Il ressort de ce qui précède qu'elle n'a pas apporté la preuve qu'elle avait chargé l'intimée uniquement de l'opération de transport, ce qui rend ses défenses infondées, tandis que la requérante a nié tout accord concernant le transport de la marchandise et sa dédouanement, ayant chargé la société chinoise de le faire, et pour rappel, la marchandise était destinée à des essais et n'avait aucune valeur commerciale, et donc elle n'était pas soumise au dédouanement, et l'intimée n'a pas apporté la preuve qu'elle avait été chargée des opérations de transport et de dédouanement, car elle l'a fait sans l'accord préalable de la requérante et à un prix plus élevé, car elle a déclaré une valeur non réelle de la marchandise, et outre le préjudice matériel subi par la requérante, elle a subi un préjudice moral consistant en la privation de participer avec la marchandise importée à une exposition dans la ville de Marrakech. Pour toutes ces raisons, il y a lieu de prononcer l'annulation de la décision attaquée.

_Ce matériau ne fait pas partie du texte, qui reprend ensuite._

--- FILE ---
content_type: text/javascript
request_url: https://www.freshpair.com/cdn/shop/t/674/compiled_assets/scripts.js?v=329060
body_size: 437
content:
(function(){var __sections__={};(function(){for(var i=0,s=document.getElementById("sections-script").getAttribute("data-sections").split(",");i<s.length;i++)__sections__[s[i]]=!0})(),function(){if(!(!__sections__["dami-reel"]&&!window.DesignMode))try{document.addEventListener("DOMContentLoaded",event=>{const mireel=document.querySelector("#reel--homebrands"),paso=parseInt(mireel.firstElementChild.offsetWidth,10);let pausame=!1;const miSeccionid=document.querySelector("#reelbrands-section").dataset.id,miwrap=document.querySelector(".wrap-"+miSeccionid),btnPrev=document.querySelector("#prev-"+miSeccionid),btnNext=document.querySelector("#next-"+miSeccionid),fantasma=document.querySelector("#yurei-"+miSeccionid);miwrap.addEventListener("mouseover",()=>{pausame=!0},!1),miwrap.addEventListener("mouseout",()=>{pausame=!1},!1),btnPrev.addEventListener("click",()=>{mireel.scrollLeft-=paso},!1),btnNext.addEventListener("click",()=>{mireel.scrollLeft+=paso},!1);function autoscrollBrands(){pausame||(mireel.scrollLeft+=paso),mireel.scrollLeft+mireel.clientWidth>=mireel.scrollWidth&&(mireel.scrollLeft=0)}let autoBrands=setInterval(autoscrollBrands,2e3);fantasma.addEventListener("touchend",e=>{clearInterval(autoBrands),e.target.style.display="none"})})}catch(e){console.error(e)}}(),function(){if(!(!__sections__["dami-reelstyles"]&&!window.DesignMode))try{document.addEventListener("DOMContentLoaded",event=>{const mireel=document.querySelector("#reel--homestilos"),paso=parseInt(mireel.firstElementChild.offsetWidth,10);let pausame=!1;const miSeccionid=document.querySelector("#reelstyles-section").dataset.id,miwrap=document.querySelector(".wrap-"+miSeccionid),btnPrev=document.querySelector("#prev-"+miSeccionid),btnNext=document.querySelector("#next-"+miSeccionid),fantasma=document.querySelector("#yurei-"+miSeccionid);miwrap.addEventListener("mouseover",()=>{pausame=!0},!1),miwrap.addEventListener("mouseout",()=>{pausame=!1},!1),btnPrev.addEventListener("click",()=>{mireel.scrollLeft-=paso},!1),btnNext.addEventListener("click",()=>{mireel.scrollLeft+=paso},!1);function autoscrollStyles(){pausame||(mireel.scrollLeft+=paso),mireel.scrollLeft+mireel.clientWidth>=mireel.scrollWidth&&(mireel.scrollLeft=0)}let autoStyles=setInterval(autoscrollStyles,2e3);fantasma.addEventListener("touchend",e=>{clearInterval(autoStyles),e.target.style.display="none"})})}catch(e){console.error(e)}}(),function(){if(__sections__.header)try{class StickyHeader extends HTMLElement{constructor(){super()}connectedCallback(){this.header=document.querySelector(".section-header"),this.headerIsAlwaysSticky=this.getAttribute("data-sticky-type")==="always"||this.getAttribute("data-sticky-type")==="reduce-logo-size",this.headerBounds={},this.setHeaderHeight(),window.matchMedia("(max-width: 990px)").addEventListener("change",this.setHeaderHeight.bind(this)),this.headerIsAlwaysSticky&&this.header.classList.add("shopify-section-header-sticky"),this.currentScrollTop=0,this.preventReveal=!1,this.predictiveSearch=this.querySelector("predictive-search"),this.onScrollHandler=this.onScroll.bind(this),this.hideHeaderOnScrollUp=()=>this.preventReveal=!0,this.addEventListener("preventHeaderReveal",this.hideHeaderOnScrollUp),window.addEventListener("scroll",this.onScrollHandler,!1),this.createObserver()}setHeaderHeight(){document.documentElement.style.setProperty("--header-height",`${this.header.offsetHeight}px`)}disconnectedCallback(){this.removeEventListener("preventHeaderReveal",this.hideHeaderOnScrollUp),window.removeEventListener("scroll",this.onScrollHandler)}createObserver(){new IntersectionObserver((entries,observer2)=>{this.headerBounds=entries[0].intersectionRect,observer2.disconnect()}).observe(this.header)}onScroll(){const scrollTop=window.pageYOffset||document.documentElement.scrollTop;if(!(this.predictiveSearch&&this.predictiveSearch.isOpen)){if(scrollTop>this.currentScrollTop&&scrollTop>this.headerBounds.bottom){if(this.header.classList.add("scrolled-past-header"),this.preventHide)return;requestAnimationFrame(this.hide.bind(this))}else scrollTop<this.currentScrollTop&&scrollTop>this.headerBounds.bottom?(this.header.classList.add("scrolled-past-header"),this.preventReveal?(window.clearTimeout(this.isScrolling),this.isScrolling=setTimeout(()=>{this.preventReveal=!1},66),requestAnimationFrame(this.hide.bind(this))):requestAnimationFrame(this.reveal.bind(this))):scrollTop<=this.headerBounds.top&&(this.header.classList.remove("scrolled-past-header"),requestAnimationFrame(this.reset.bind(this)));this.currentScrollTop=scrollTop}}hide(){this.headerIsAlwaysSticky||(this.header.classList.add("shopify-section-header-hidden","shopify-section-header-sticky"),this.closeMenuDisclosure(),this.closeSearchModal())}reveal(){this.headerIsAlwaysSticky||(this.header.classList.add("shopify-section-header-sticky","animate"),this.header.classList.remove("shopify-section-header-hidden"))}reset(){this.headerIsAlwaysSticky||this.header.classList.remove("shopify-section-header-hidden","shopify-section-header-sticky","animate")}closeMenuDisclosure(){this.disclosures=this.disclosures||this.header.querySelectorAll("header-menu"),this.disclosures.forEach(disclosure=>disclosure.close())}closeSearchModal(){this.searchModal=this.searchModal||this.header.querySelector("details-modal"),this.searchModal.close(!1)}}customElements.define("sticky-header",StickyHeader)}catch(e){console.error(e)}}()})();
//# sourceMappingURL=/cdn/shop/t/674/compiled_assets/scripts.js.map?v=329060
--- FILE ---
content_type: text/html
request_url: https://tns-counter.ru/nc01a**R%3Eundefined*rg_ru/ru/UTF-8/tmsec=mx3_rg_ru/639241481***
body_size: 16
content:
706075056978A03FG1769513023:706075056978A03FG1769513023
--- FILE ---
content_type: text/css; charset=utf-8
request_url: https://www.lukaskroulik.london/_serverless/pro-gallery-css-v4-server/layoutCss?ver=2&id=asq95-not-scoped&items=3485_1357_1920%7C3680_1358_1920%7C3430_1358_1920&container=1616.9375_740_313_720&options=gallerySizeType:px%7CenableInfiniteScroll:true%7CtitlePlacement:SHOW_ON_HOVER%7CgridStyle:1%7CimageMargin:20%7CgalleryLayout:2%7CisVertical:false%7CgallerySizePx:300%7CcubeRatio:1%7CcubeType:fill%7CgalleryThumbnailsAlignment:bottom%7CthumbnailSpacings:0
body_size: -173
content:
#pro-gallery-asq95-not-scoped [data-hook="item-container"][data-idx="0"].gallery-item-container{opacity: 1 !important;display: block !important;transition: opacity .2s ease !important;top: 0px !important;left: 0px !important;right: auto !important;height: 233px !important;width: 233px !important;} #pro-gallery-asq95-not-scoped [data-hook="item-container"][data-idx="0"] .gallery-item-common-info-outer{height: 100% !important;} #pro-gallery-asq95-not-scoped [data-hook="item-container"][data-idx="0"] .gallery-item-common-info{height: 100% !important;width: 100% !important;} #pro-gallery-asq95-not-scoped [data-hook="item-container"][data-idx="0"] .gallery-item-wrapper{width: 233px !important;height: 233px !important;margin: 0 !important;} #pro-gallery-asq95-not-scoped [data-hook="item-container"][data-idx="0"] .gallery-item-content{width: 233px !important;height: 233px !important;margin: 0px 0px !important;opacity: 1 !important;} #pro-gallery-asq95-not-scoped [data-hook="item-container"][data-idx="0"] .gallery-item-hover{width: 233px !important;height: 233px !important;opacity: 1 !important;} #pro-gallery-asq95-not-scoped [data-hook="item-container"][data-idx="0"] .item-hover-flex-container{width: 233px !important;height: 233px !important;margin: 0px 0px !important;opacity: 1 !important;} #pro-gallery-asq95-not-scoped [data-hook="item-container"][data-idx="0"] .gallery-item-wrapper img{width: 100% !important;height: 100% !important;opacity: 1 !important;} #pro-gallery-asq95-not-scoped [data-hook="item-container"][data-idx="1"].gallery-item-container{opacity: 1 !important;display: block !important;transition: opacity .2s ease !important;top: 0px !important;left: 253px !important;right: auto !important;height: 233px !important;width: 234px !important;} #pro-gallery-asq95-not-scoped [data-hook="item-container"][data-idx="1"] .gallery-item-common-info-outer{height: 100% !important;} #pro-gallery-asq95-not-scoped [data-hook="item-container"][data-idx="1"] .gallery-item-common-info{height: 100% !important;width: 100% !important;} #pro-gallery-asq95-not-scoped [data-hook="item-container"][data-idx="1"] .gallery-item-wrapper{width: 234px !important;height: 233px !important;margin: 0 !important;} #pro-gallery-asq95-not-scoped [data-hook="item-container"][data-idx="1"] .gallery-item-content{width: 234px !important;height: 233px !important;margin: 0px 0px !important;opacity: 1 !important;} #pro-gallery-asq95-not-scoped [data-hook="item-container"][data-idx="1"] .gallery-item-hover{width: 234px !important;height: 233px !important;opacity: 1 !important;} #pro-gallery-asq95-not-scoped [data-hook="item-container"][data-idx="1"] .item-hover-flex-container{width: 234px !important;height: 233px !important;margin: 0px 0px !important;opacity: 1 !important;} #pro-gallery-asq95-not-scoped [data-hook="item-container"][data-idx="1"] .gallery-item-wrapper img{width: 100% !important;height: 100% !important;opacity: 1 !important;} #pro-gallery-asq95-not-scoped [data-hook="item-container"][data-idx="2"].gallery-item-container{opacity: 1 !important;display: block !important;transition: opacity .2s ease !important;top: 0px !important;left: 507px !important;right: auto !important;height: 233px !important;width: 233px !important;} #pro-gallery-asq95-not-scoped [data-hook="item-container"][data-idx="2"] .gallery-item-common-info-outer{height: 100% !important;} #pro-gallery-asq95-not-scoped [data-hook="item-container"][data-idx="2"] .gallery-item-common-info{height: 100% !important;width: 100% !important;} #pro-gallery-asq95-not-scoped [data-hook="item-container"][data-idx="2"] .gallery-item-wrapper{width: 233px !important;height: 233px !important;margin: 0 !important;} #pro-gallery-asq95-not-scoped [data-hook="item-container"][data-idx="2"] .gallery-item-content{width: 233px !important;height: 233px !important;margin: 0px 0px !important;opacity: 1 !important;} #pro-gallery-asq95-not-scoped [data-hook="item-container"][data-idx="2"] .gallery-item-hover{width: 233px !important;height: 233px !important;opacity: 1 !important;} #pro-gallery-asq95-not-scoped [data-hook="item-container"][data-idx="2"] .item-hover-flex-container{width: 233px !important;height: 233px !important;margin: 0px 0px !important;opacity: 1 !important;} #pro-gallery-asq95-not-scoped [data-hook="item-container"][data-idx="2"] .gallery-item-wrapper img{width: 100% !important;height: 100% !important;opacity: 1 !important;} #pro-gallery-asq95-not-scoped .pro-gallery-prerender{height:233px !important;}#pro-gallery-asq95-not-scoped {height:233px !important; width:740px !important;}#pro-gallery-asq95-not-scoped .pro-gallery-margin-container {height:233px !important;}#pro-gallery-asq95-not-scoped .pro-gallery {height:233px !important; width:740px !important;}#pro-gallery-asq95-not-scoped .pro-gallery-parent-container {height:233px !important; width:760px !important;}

Cependant, attendu qu'il est établi pour la cour ayant rendu la décision attaquée que la requérante a reconnu dans sa requête introductive qu'elle avait chargé l'intimée du transport de la marchandise, reconnaissance corroborée par le document de transport qui indique qu'elle l'a chargée de la transporter de la Chine vers le Maroc et de la lui livrer, et qu'il est également établi pour elle que l'intimée a payé les droits de dédouanement exigés par la loi pour ladite marchandise, elle a considéré à juste titre que la requérante n'avait pas droit à une indemnisation en l'absence de toute faute imputable à l'intimée, et que cette dernière a le droit de retenir la marchandise jusqu'à ce qu'elle recouvre les droits de dédouanement qu'elle a payés pour elle, d'autant plus que la première n'a pas prouvé son allégation selon laquelle elle avait chargé la seconde uniquement du transport de la marchandise, sans effectuer les opérations de dédouanement, et avait chargé une autre société de le faire, considérant implicitement que l'intimée n'avait pas besoin d'obtenir un quelconque accord avant d'exécuter son obligation contractuelle, puisque la nature de son obligation en tant que transporteur l'obligeait à payer les droits susmentionnés, et cela n'affecte pas la régularité de sa décision (la cour) ce qui a été soulevé concernant la déclaration par l'intimée d'une valeur non réelle de la marchandise, et le paiement d'un montant supérieur, et le fait qu'elle en était exonérée, en l'absence de preuve, et d'autre part le paiement par l'intimée des droits invoqués, ainsi la décision attaquée est intervenu correctement, suffisamment motivé et fondé sur une base légale, et le moyen est infondé.

Pour ces motifs, la Cour de cassation a rejeté la demande en cassation, et laissé les dépens à la charge de la requérante.

Et c'est ainsi qu'a été rendue la décision, prononcée en audience publique tenue à la date mentionnée ci-dessus dans la salle des audiences ordinaires de la Cour de cassation à Rabat, la formation de jugement étant composée de M. Abderrahmane El Massbahi, président, et des conseillers Mme Saâd El Farhaoui, conseillère rapporteur, et MM. Abdelilah Hanine, Mohamed El Kadiri et Bouchaïb Motaâbad, membres, en présence de M. Rachid Bennani, avocat général, et avec l'assistance de Mme Mounia Zidoun, greffière adjointe.

Traduction automatique fournie à titre indicatif. Seul le texte original en arabe fait foi.
Source : Portail officiel de la jurisprudence — CSPJ

Source : Cour de cassation – Base Open Data « Judilibre » & « Légifrance ».